- [PROVIDED PASSAGE]
◆ ◆ ◆ ◆

The 'fancy mirrors' required would simply be a prism. You'd separate out the red and blue light and aim it at the plants, and send the green and infrared light to solar cells, to be used for running red and blue LEDs. (Or you could use flourescence if you had something that glowed red or blue when exposed to green or IR light).
Check out this spectral plot for chlorophyll-a and -b:
There are peaks in the clorophyl absorption spectrum at 400-500 and 600-700 nm (blue to UV and red), but the sunlight provides energy in an atmosphere-attenuated blackbody curve everywhere from 300-1000nm.
In theory, by providing illumination with just 10% the energy of the sunlight's full spectrum in a narrow band from 420-430nm where photosynthesis is most efficient, you could have plants receive the same amount of energy.
Unfortunately, solar cells have the exact same problem: Just as the proteins in chlorophyll only use certain spectral energies, so too the semiconductors only make efficient use of certain energies. Multi-bandgap solar cells can help:
Are there materials that fluoresce at a shorter wavelength than what they absorb? I was under the impression that it was a one-way thing (absorb short wavelength and emit longer wavelength).

◆ ◆ ◆ ◆

- [PROBLEM] Copy the passage on lighting for plants word for word, from "In theory, by" up to and including "amount of energy.". The data after this has nothing to do with any of it.

- [EXERCISE DATA]
◆ ◆ ◆ ◆

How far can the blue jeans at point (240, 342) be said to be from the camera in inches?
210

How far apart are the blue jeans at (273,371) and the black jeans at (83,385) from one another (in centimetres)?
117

◆ ◆ ◆ ◆

- [TASK SOLUTION]
In theory, by providing illumination with just 10% the energy of the sunlight's full spectrum in a narrow band from 420-430nm where photosynthesis is most efficient, you could have plants receive the same amount of energy.